Nos muscles dépendent de signaux électrochimiques. Ces signaux partent de notre système nerveux vers nos fibres. Des millions d’entre eux traversent notre corps chaque seconde. Il s’agit d’un réseau de communication délicat et à haut débit.
Un Taser brise ce réseau.
Il introduit de l’électricité haute tension à faible ampérage directement dans ce système. La surcharge provoque une contraction incontrôlable des muscles. La fréquence atteint jusqu’à 19 fois par seconde. Votre corps cesse tout simplement d’obéir à votre cerveau. Il se verrouille.
“Un coup de Taser peut provoquer une contraction de vos muscles jusqu’à 19 fois par seconde.”
Le débat sur la sécurité
L’objectif déclaré du Taser Shotgun Shell est clair. Il vise à neutraliser la cible. Cela évite de provoquer des blessures physiques graves. Il est conçu comme une option moins meurtrière pour les forces de l’ordre.
Mais « moins mortel » ne signifie pas sans risque.
Des décès ont été signalés suite à une exposition au Taser. Ce ne sont pas des anomalies rares. Ce sont des événements documentés. Taser, le fabricant, conteste ces affirmations. Ils affirment que leurs produits sont sûrs lorsqu’ils sont utilisés dans des circonstances normales. C’est un contraste saisissant. D’un côté, des données scientifiques suggérant la sécurité. De l’autre, des conséquences tragiques dans le monde réel.
Cette tension définit le produit. C’est un outil d’une immense puissance. Cela exige une vision nuancée. Nous ne pouvons pas ignorer le potentiel de préjudice. Nous ne pouvons pas non plus ignorer l’utilité.

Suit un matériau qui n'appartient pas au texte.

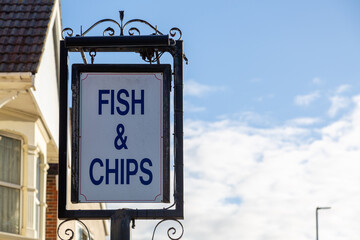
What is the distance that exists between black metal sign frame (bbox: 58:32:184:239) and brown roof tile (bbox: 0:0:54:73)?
21.5 ft

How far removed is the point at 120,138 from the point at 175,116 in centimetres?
40

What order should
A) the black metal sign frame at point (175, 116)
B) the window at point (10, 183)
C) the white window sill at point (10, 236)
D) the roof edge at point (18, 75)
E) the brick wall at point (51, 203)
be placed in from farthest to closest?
the brick wall at point (51, 203)
the window at point (10, 183)
the white window sill at point (10, 236)
the roof edge at point (18, 75)
the black metal sign frame at point (175, 116)

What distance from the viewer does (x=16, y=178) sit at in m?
13.3

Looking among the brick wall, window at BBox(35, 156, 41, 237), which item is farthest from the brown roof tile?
the brick wall

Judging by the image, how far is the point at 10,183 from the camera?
1312 cm

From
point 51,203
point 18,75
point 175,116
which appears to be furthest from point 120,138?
point 51,203

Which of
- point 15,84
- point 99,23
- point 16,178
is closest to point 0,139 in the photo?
point 16,178

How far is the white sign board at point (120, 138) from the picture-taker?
4.89 meters

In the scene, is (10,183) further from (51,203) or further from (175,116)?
(175,116)

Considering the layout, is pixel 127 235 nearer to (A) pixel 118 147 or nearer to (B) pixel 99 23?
(A) pixel 118 147

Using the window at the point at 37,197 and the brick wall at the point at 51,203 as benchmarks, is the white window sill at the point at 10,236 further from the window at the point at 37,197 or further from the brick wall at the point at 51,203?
the brick wall at the point at 51,203

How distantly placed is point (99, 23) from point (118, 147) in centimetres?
103

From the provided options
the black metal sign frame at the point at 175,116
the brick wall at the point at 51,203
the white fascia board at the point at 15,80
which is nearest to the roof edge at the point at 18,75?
the white fascia board at the point at 15,80

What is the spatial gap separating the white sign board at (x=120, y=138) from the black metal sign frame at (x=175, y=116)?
94mm
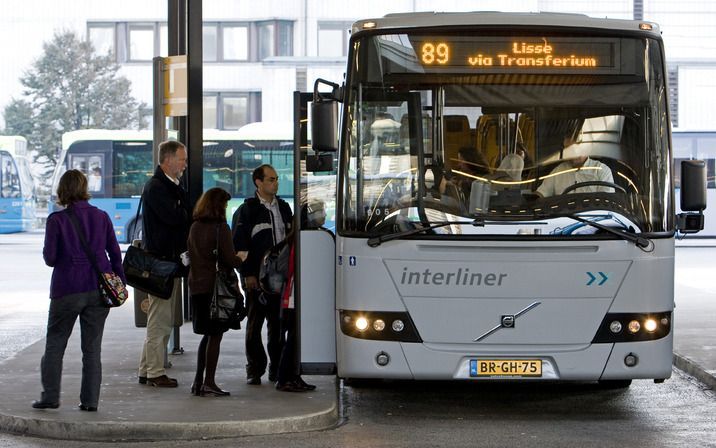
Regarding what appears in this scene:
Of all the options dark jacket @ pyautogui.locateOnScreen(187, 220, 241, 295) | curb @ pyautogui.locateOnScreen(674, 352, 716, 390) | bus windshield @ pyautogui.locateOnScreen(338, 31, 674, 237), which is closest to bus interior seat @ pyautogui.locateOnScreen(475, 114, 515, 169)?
bus windshield @ pyautogui.locateOnScreen(338, 31, 674, 237)

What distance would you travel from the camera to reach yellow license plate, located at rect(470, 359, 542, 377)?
31.4ft

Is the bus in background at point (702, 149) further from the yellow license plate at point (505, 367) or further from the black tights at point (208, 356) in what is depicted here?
the yellow license plate at point (505, 367)

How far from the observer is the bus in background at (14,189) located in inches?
1645

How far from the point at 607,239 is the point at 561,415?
5.12ft

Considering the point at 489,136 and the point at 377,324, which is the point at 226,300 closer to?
the point at 377,324

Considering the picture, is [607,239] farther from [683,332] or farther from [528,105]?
[683,332]

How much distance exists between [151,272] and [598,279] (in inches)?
137

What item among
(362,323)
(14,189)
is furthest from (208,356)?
(14,189)

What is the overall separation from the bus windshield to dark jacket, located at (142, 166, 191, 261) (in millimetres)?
1614

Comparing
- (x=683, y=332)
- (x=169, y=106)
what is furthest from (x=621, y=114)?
(x=683, y=332)

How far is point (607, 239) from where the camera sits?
31.6ft

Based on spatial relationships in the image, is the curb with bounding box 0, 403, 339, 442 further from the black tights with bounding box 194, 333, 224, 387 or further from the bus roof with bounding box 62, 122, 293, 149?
the bus roof with bounding box 62, 122, 293, 149

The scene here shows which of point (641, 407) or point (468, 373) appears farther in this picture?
point (641, 407)

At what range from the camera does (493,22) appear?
9.83 meters
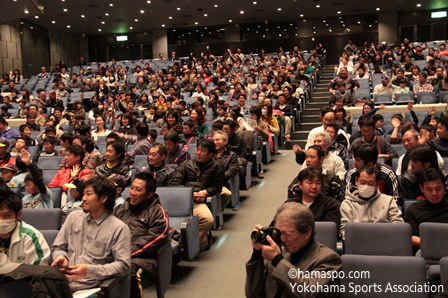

Pourquoi c’est important pour vous
Vous pourriez penser que cette technologie est une niche. Ce n’est pas. Les services de police l’adoptent. Il étend la portée d’un Taser traditionnel. Une unité portative ne peut atteindre que 15 pieds. Le XREP tire à partir d’un lanceur semblable à un fusil de chasse. Cela change la distance. Cela change la dynamique d’une confrontation.
Pour l’utilisateur quotidien, cela soulève des questions sur la confidentialité et la sécurité. Cela soulève des questions sur la responsabilité. Qui est responsable lorsque l’outil « sûr » cause un préjudice ?
Le Taser Shotgun Shell n’est pas seulement un gadget. Il s’agit d’un changement dans la manière dont la force est appliquée. Il s’agit d’un changement dans la façon dont nous percevons la sécurité.
Vue d’ensemble
Je retourne sans cesse au stand. Pas seulement pour la technologie. Mais pour les implications.
La technologie de l’incapacité neuromusculaire évolue. Des brevets pour des projectiles sans fil sublétaux continuent d’être déposés. La science de l’électricité et du corps humain est cartographiée de nouvelles manières.
Nous entrons dans une ère où la force non létale est plus précise. Et plus dangereux.
L’avenir de la sécurité publique s’écrit en tension. Et ce n’est pas toujours propre.